There comes a time when the house you’ve enjoyed over the years is too much. If you have rooms you rarely use, and you’re tired of lawn care, it might be time to downsize. Do you prefer to live in a one-level space and avoid stairs? Do you want to be closer to conveniences like restaurants or health care services? Some empty nesters move to smaller houses or condos to cut costs and simplify their lives. Others move to a senior living community for the amenities, social outlets, and access to care services.
8 Tips for Downsizing
You’ve weighed the pros and cons and decided it’s time to downsize. If you’re moving to a senior community, preparing for your move begins with planning. Having an organized move means not bringing more than your new apartment will hold. If the smaller home is clogged with oversize furniture and too many knick-knacks, it will be cluttered and hard to organize. Here are tips on downsizing for a move.
Visit Your New Space
Visit your new home a few times before you move to get acclimated to your new space. Get a floor plan and measure your furniture to see if it will fit. The oversized sofa that worked so well in a suburban family room might overwhelm your new space. If so, sell or donate it and buy pieces that work in the new living room.
Allow three months to go through each room and get rid of things you won’t have space for in your new home. Give away furniture, art or decorative objects to friends and family. Some choices will be easy. If the new apartment doesn’t have a formal dining room or an office, give those furnishings away. In a smaller space, there won’t be room for duplicates, so you’ll only need one spatula or coffee maker.
Use the 3-Box System
Make three boxes to use when sorting through your belongings. Label them:
- Give away
Be decisive. The only things in the “keep” category are items you need that will function in your new place. Give away clothes that don’t fit, old DVDs, and random coffee mugs.
It will be easier to unpack if every box is in the right room.
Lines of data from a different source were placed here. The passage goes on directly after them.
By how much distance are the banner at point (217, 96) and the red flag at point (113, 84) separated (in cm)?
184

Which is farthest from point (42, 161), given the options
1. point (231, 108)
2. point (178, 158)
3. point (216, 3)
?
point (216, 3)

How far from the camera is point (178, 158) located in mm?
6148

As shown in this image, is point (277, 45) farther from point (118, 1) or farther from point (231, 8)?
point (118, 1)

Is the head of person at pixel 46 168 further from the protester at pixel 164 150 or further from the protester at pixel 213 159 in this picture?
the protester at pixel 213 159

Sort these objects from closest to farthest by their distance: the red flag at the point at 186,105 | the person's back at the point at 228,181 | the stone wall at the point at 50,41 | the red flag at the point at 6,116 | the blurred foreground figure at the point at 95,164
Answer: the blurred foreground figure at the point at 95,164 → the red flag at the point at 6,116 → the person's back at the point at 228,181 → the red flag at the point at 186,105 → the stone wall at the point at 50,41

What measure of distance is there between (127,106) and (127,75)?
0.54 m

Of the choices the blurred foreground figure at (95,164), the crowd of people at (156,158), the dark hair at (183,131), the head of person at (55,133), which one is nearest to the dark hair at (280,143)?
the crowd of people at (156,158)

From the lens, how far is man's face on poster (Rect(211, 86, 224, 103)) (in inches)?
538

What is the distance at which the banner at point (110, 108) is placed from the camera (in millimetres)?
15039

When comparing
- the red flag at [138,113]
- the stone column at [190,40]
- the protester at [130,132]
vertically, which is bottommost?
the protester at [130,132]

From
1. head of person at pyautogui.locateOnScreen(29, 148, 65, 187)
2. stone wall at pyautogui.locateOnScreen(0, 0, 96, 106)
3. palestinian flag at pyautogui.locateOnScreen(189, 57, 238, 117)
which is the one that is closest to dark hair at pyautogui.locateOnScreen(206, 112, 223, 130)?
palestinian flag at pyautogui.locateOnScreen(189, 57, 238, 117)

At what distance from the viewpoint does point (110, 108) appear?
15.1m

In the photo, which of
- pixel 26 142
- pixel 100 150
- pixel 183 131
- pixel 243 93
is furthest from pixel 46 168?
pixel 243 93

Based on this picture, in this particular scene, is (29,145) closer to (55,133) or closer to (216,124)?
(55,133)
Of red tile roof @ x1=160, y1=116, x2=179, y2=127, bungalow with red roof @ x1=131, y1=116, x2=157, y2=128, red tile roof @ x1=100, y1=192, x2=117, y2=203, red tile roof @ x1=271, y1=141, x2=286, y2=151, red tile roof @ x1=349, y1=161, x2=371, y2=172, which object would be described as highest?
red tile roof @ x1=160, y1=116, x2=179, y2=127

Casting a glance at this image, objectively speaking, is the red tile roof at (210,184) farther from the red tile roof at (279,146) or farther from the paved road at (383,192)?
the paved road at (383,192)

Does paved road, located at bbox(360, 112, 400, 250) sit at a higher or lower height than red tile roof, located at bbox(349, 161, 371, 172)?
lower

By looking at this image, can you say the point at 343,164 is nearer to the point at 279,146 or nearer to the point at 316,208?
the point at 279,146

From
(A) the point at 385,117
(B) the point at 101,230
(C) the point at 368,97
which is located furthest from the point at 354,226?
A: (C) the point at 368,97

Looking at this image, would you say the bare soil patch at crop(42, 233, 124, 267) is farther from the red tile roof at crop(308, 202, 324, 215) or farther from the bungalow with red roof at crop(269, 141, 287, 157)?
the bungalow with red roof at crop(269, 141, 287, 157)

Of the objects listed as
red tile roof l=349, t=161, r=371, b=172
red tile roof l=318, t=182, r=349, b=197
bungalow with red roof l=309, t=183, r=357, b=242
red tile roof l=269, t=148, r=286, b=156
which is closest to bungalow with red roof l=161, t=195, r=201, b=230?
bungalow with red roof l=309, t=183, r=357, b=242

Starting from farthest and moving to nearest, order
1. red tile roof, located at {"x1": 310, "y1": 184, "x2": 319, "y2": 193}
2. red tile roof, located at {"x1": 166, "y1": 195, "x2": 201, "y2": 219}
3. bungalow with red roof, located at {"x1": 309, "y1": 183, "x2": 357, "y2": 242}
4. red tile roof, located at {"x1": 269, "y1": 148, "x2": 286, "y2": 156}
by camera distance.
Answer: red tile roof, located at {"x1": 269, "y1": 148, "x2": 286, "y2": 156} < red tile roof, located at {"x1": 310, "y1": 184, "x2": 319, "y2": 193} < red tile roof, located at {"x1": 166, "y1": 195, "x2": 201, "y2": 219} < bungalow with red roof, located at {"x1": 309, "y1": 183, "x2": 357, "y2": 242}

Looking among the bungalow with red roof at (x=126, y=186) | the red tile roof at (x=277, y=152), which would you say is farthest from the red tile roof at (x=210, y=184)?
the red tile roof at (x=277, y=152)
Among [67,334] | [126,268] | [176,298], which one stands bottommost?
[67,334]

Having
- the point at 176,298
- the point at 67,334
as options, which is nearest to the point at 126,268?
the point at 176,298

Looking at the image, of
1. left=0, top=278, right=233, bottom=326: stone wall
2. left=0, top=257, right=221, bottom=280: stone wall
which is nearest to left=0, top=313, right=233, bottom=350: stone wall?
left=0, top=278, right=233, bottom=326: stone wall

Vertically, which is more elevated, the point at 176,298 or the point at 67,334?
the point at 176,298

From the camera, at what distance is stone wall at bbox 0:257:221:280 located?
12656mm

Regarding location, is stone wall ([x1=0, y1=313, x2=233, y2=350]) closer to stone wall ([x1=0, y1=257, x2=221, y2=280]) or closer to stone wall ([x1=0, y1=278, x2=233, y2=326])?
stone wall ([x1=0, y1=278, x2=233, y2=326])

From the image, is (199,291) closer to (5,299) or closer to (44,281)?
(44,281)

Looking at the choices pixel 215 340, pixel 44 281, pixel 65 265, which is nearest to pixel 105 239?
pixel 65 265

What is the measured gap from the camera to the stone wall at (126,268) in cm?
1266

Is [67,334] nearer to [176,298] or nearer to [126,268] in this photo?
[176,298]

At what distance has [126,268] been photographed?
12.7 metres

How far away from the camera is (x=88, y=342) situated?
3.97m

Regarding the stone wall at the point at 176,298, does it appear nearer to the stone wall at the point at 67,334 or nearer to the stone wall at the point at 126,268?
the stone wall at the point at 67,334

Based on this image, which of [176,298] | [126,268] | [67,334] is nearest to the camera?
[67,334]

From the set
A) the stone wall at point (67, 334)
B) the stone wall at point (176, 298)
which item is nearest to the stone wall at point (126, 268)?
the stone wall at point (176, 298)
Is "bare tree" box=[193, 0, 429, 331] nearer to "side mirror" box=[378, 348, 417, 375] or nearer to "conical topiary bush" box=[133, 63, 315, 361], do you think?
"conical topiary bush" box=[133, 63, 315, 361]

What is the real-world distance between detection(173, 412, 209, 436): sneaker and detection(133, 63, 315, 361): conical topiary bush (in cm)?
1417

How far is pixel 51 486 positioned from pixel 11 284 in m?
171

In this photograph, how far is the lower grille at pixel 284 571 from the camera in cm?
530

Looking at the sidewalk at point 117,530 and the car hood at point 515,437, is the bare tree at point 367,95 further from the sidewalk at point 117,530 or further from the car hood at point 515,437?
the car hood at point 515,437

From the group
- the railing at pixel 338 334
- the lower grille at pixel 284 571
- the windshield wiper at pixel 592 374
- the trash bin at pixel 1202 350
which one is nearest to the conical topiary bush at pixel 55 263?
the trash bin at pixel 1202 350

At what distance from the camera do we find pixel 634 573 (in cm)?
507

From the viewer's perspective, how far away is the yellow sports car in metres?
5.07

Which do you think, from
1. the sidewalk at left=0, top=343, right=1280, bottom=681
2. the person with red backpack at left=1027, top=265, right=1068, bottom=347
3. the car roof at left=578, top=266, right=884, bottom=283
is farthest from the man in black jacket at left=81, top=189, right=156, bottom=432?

Write the contents and room on each box, for example, “Dishes – plates and saucers, Kitchen.” Then movers will know where to put each box and you’ll be able to find things.
Rehome Your Pets
If your new community doesn’t accept pets, find family members to adopt them. If possible, choose someone who lives nearby so you can visit your furry friend.
Make Digital Copies of All Documents
Instead of bringing boxes full of memorabilia, like photos and children’s art, have a company scan it into digital files. Also, digitize important papers like legal documents so you can access them easily.
Pack an Overnight Bag
Pack an overnight bag with essentials for the day of the move. Include necessities like a change of clothes, pajamas, toiletries, and medication. That way you won’t have to hunt through boxes the first day.
Make Plans for Your New Life
Planning to leave your home and going through your treasures can bring mixed emotions. Take time to anticipate the benefits of your new lifestyle. Many senior communities offer restaurant-quality meals, transportation services, and social and entertainment activities. You’ll be free of home maintenance and cleaning chores. If you or your spouse needs help with daily activities, there are caregivers nearby.
Tips for Downsizing
The decision to downsize brings a need to edit your belongings. Sorting through a lifetime of possessions may seem overwhelming. But if you give yourself enough time and use a good system, you can do it. The payoff is starting out in an organized clutter-free new home. What a great way to begin a new chapter of your life.